Can jump right to how they work if that's really what you care about.

00:59:24 - Anthony Campolo

Now, by the way, Nick was saying that he was at the World's Fair and didn't know you were there. So next time you guys should meet up because Nick works for Pomerium and is doing a bunch of stuff around MCP and security and zero trust protocols and things like that.

00:59:40 - Ishan Anand

He's like the second or third person I found out was there and I was like, oh, we should have met up. I mean, it's not only 3,000 people. It's like 3,000 really influential and important people. I go there to meet people that I don't see otherwise, so it's just a really great gathering of folks. Hence why the hallway track is so important.

In preparation for this, I basically just made some kind of UX improvements to this, and I've continued to improve it into more like a Python notebook. I don't have it in this version, but you can create new cells, you can reorder them, and then I'm trying to turn that into kind of a [unclear]-like spreadsheet. I don't have the demo of that ready today, but that's basically what I'm working on.

[01:00:32] But I've added some stuff that made going through this live during the conference talk a lot easier. What I'll be doing is I'll record a shorter version of this and it will auto-play a video while I walk through a five-minute overview of each key part of the model to get people started so they can understand it.

So that's the other thing I've been working on, in addition to kind of my other projects and consulting and training.

01:01:00 - Anthony Campolo

So when you do your spreadsheets, all you need courses these days, are you using the JavaScript one or the Excel one?

01:01:08 - Ishan Anand

Yeah, it's a great question.

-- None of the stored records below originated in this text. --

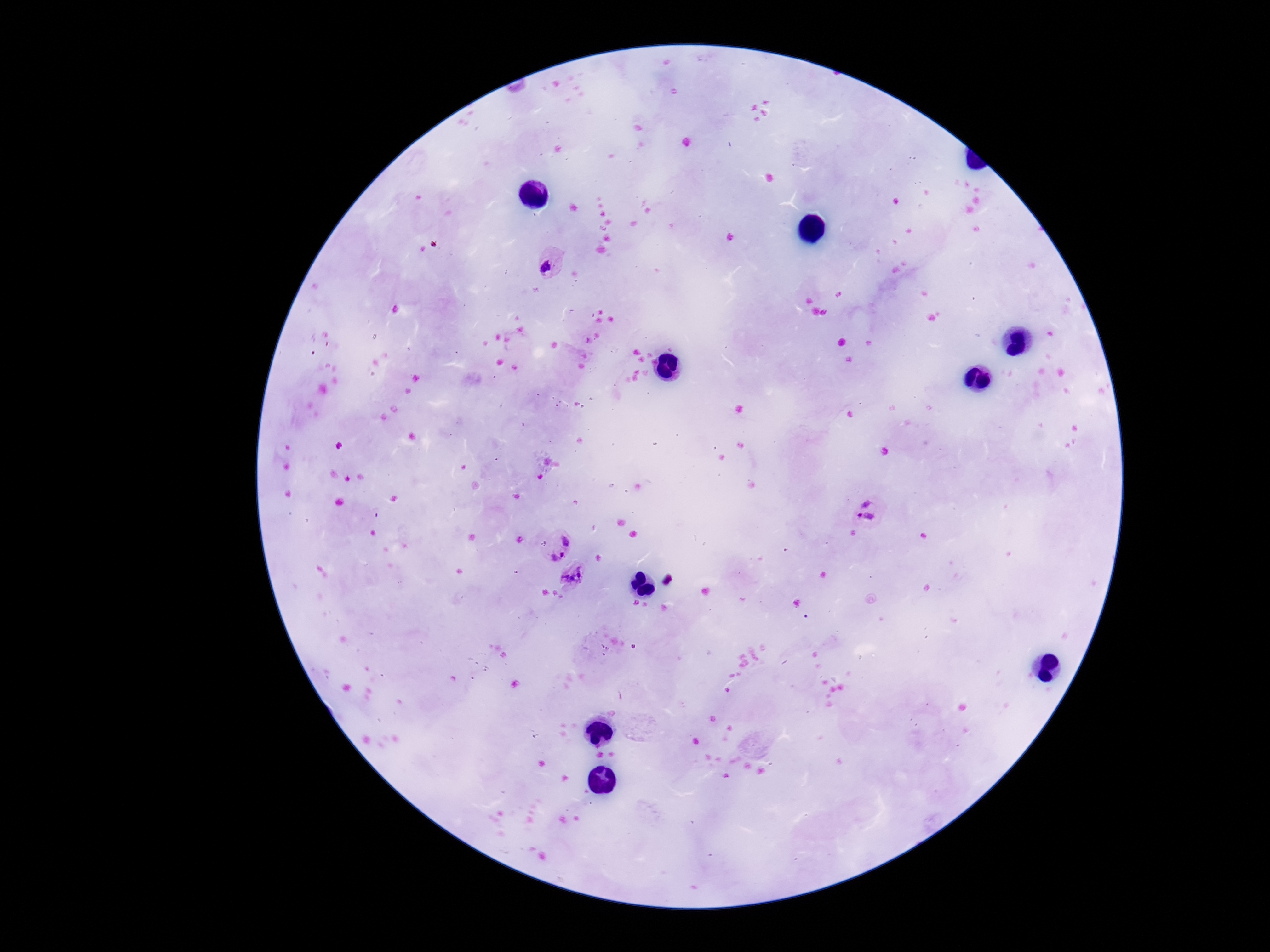

preparation = thick blood smear
stain = Giemsa
capture = smartphone camera through the microscope eyepiece
field of view = one from this slide
image size = 1270×952 pixels
patient malaria status = positive
Plasmodium parasite locations = approximate centers as {x, y} in pixels: {549, 268}, {867, 502}, {864, 522}, {566, 539}, {558, 559}, {573, 576}
magnification = 100x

So the course is up here. With the last cohort, I mostly used the JavaScript one. I would say the last one I did, which is available and the recordings are online, I did a mix of spreadsheets and JavaScript, depending on what people during the live sessions wanted. Most people gave me the feedback that they like the JavaScript one. It's easier. You don't have to wait for things to boot up.

I would say that unless you are afraid of JavaScript... so the original class, to be clear, was targeted more at people like the technical product manager or the engineering manager, you know, the technical executive who knows code but hasn't coded in a while. And so I was trying to broaden the audience as much as possible, so I used Excel. But I've gone through, it must be, four or five cohorts now.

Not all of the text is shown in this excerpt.